* **Work request**
Give again, word for word, the lines below that run from the line with "Mini USB Wireless" through the line with "Prenotazioni esami sierologici: margotta". Drop the pictures.

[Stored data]
+++

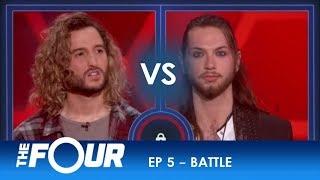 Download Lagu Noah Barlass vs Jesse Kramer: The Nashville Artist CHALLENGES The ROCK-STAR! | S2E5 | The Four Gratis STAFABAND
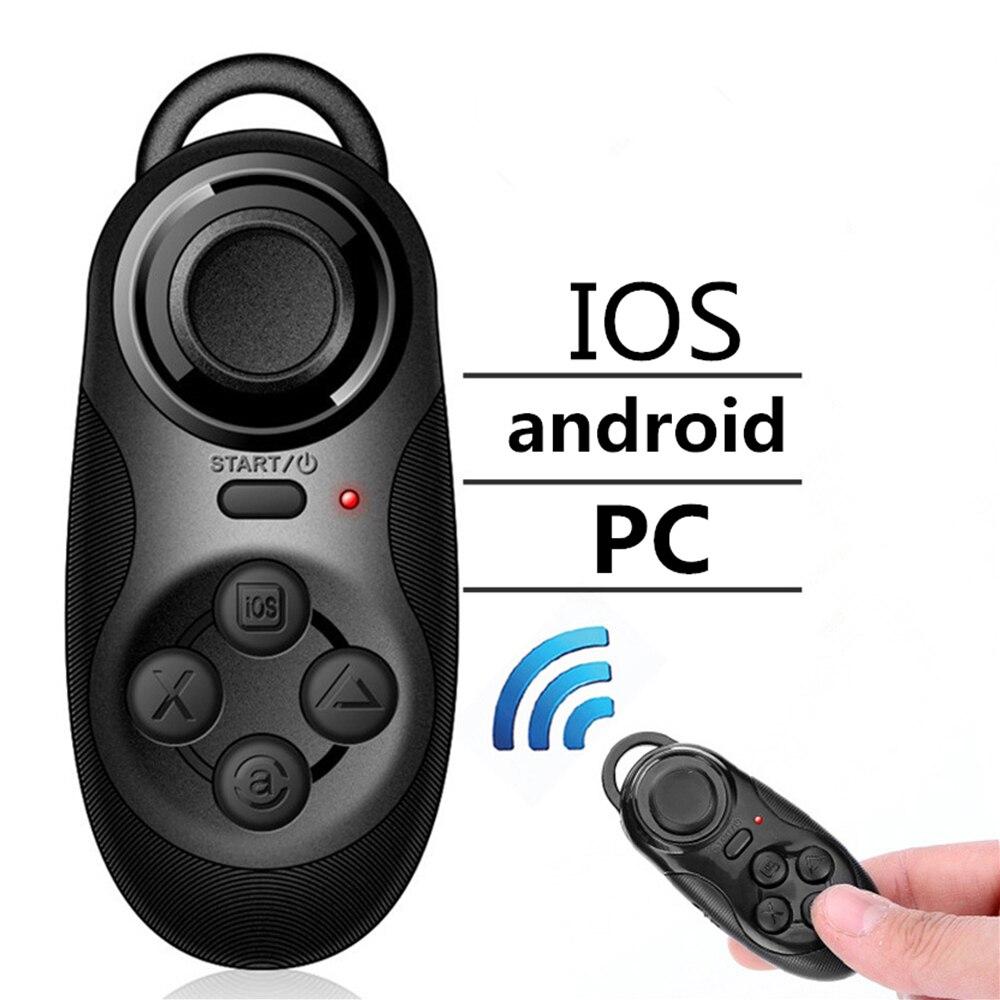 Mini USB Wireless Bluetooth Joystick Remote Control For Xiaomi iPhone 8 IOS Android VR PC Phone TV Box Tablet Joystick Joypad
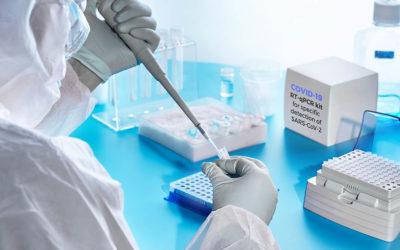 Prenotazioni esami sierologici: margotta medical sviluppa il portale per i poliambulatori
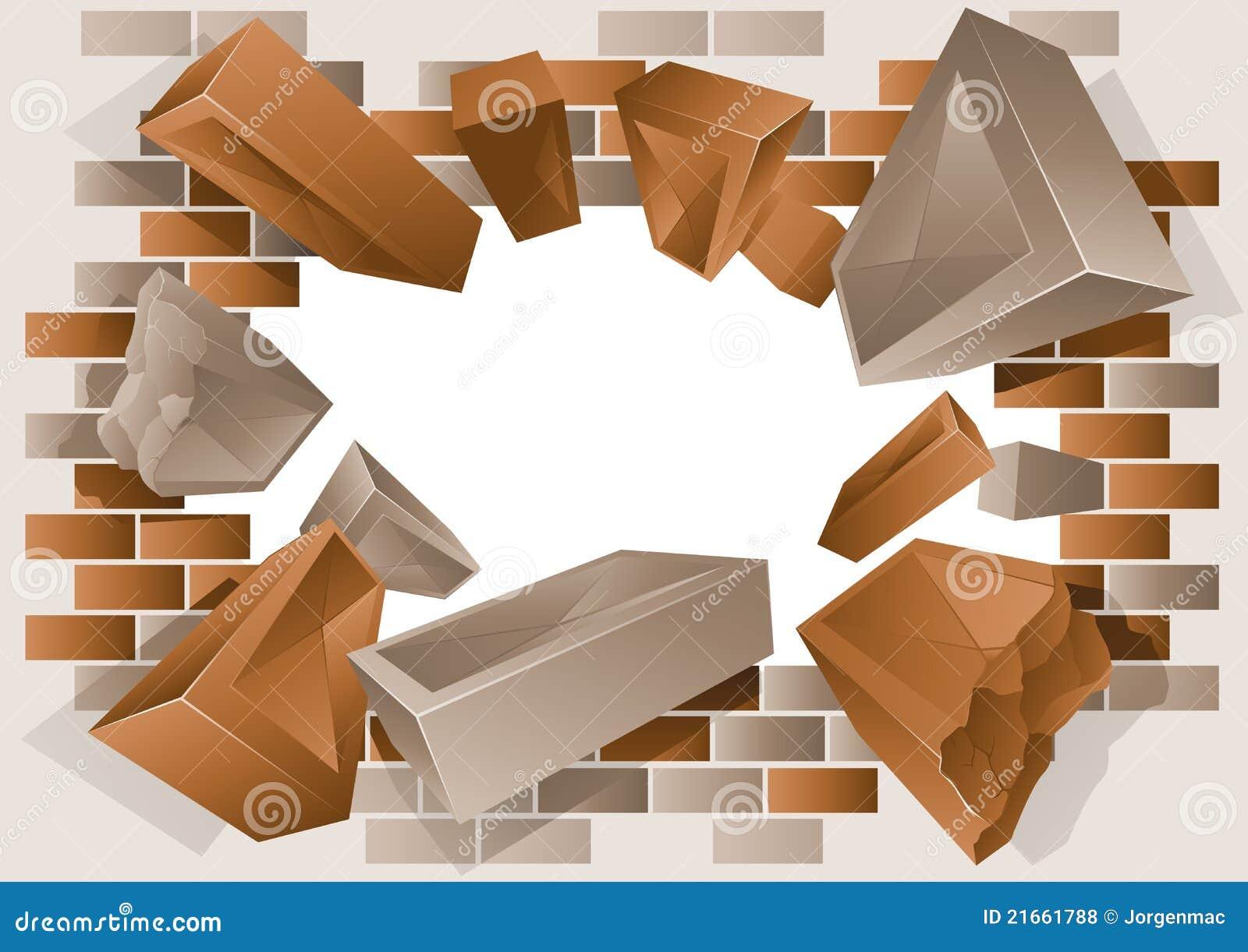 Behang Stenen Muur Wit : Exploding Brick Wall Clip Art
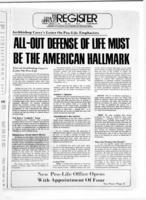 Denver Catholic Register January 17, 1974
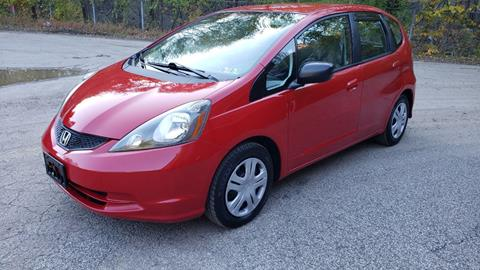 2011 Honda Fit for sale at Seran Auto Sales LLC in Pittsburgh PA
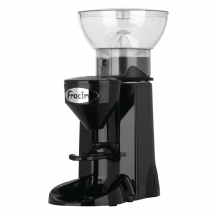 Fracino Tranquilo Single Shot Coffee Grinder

+++

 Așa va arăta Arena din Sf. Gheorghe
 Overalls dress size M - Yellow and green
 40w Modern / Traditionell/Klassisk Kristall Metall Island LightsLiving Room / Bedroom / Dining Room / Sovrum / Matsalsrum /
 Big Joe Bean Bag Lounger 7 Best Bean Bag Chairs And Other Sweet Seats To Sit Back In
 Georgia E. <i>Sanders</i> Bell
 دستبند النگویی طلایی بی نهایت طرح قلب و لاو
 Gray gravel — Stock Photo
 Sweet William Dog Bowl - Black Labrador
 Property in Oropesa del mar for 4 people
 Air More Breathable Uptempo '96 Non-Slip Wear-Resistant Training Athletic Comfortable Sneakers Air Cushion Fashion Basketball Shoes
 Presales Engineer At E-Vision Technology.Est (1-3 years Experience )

+++

* **Answer box**
 Mini USB Wireless Bluetooth Joystick Remote Control For Xiaomi iPhone 8 IOS Android VR PC Phone TV Box Tablet Joystick Joypad
 Prenotazioni esami sierologici: margotta medical sviluppa il portale per i poliambulatori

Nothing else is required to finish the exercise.